I may not be a Christian anymore, but Lord knows I need forgiveness | Geoffrey Mak

I may not be a Christian anymore, but Lord knows I need forgiveness | Geoffrey Mak

I used to think grown men don’t cry, but the older I get, I find I am crying all the time. I’m grateful that Christ forgives all

When I realize that my one-year anniversary with my boyfriend is on Easter Sunday, I text Merray. “That’s … a lot,” she jokes. Both of us had grown up Christian: me Chinese Baptist, her Coptic Orthodox. She texts me about her girlhood Easter dress: an empire waist baby-doll top with cap sleeves. It made her disdain her breasts because she saw herself as one of “the Boys”. We’re both queer. We have since left the church, but still talk about God. Now in our 30s, we have slid back into some version of our childhood spirituality, but would sooner meet the Holy Spirit on a dance floor than at a church. Consider us lapsed atheists.
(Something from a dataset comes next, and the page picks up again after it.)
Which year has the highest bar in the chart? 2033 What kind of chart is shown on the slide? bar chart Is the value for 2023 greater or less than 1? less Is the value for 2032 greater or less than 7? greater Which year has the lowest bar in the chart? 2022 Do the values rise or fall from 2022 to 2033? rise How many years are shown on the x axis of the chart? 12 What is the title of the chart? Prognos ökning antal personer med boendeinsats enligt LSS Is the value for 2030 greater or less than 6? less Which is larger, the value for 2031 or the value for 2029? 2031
When I was teenager, gay and closeted, I remember church leaders marched against gay marriage up and down the California suburbs. I found the Book of Romans cheerless: “All have sinned and fall short of the glory of God” and “For the wages of sin is death”. Even Jesus said, in the Sermon on the Mount, that the desire to commit adultery was as sinful as actually committing adultery. So there was no getting around sin. Yet I believed I was young and innocent, and I did not deserve death. There had to be another way. One day, I would move to New York and become an atheist. I thought it was that simple.